Herkese selamlar! Siteye bu yıl yazmayı planladığım albüm kritik sayısına ulaşamayacağım artık kesinleşmiş oldu. Aralık ayının dördüncü günü ve ben bu ayı içinde yazacağım albüm kritiklerden ilkini daha yeni yazıyorum. Zaten bir önceki ayda da eksiklikler vardı. Bu yıl ne yazık ki istediğim yazı sayısına ulaşamadım. Neyse lafı daha fazla uzatmadan bugün en azından arayı biraz kapatmak adına iki albüm kritiği birden yayınlayacağım. İlk olarak size bahsedeceğim grup “Hooded Menace” adlı Finlandiyalı Death ve Doom Metal karışımı müzik icra eden grubun bu yıl çıkardıkları “The Tritonus Bell” adlı albümleri olacak. Bu albümü neredeyse bir haftadır dinliyorum. Açıkçası bu bir haftadır dinliyorum lafından albümü bayıla bayıla dinlediğimi düşünmenizi istemem. Zira her gün bir kez dinliyordum. Bunun da sebebi her gün siteye yazacağım diye albümü sürekli başa alıp, düşüncelerimi diri tutmaktı. Bir hafta boyunca da klavyenin başına oturamayınca haliyle çok kez dinlediğim bir albüm oldu. Grubu ilk defa The Tritonus Bell adlı albümleri ile keşfetmiş oldum. 2007 yılından bu yana Metal camiasında yer alıyor Hooded Menace ve bu zamana kadar da üretken olmayı başarmışlar. Aslına bakarsanız Death ve Doom’un bir araya gelince ne gibi bir şey çıkaracağı hakkında pek bir fikrim yoktu. Bu türü de bu grup sayesinde bir nevi anlamış oldum. Fakat benim için şöyle bir sorun oldu ki o da bu türe hiçbir şekilde ısınamayışımdır.

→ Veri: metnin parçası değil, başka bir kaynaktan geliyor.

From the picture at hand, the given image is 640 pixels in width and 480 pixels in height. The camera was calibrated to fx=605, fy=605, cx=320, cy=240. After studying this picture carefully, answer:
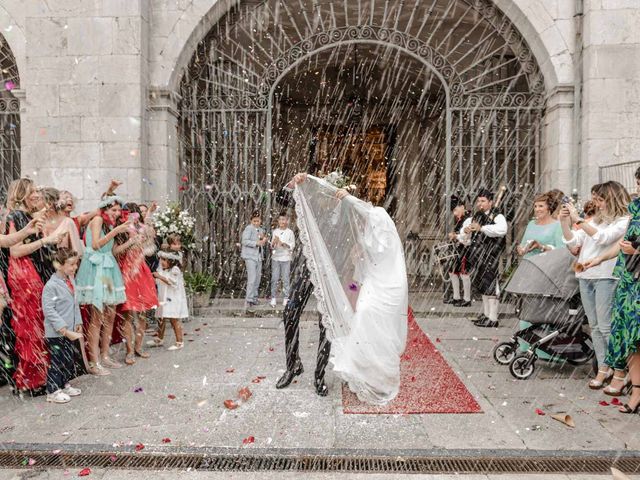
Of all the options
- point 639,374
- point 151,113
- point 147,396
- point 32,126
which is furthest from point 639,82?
point 32,126

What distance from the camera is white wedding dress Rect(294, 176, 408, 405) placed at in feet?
18.0

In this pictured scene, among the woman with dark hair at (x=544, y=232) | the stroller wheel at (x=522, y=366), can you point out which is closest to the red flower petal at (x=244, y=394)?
the stroller wheel at (x=522, y=366)

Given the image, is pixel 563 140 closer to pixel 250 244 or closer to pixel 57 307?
pixel 250 244

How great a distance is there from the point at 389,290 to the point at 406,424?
1307 mm

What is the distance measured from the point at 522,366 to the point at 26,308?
16.6ft

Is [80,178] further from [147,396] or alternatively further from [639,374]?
[639,374]

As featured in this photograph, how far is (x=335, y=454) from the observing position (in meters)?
4.25

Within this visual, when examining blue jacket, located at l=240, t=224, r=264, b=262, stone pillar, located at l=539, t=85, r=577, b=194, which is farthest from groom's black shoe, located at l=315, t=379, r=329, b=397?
stone pillar, located at l=539, t=85, r=577, b=194

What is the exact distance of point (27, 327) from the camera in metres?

Albümü dinlediğim günler boyunca açıkçası sürekli aynı kekremsi tadı aldım. Ulan bende mi bir sorun diye bir an düşündüm ve internette bu albüm hakkında yazılmış olan yorumlara baktım ve genellikle herkesi çok beğendiği bir albüm olduğunu gördüm ve evet sorun bendeymiş demek. Aslında benim mantığımda oturtamadığım bir birleşim olmasından öte kulaklarımda da aynı oturmuşluğu dinleyemediğimden ne yazık ki The Tritonus Bell bana tatsız ve bir o kadar da sıkıcı bir albüm olarak geldi. Elbette bunlar benim yorumlarım ve burası da benim yorumlarımı okuduğunuz öznel bir internet sitesi olduğu için bu grubu sevenler karşı atağa geçmeden bunu hesaba katsınlar lütfen. Albümü Doom kategorisinde değerlendirdiğimiz zaman temposu yüksek, Death Metal kategorisinde değerlendirdiğimiz zaman ise temposu bir hayli düşük kalıyor. Bu da işte iki arada bir derede kalmak deyiminin karşılığı oluyor ne yazık ki. Doom ve Death Metal birleşiminde ortaya çıkan tür bu şekilde oluyorsa eğer bundan sonra bu türe pek yaklaşacağımı sanmıyorum. Yazılan riffler her ne kadar belli bir kalitenin üstünde olsa da ben bu albümü dinlerken oldukça sıkıldım ve bu sıkılmamın oranında hiçbir şekilde bir azalma olmadı. Albüm prodüksiyon açısından herhangi bir sorun barındırmıyor. Belki birazcık kısık sesle kaydedilmiş olabilir. Olabilir diyorum çünkü bu kulaktan kulağa ve kulaklıktan, dinlediğiniz aygıta kadar değişiklik gösterebiliyor. Gitar soloları bu albümdeki en başarılı partisyonlar oldu benim için. Diğer geri kalan her şey standart düzeyde kalıyor. Zaten sizi heyecanlandıracak herhangi bir unsur olmadığı için de dümdüz bir albüm dinliyormuş hissine kapılıyorsunuz. En azından ben bu hissi baştan sona yaşadım.
Evet, The Tritonus Bell hakkında aslında söyleyebileceğim pek fazla bir şey de yok. Albüm kendi türü içinde belki de oldukça iyi bir yerde duruyordur. Fakat benim için dinlemesi oldukça çileli ve sıkıcı bir albüm olduğu için bir daha bu gruba dönüp bakar mıyım bilmiyorum. Bu türden herhangi bir albüm dinler miyim bilmiyorum. Fakat eğer sizler bu türü seviyorsanız ve Hooded Menace’i duymadıysanız bir kulak vermenizde fayda olabilir. Bir sonraki yazıda görüşmek üzere hoşça kalın!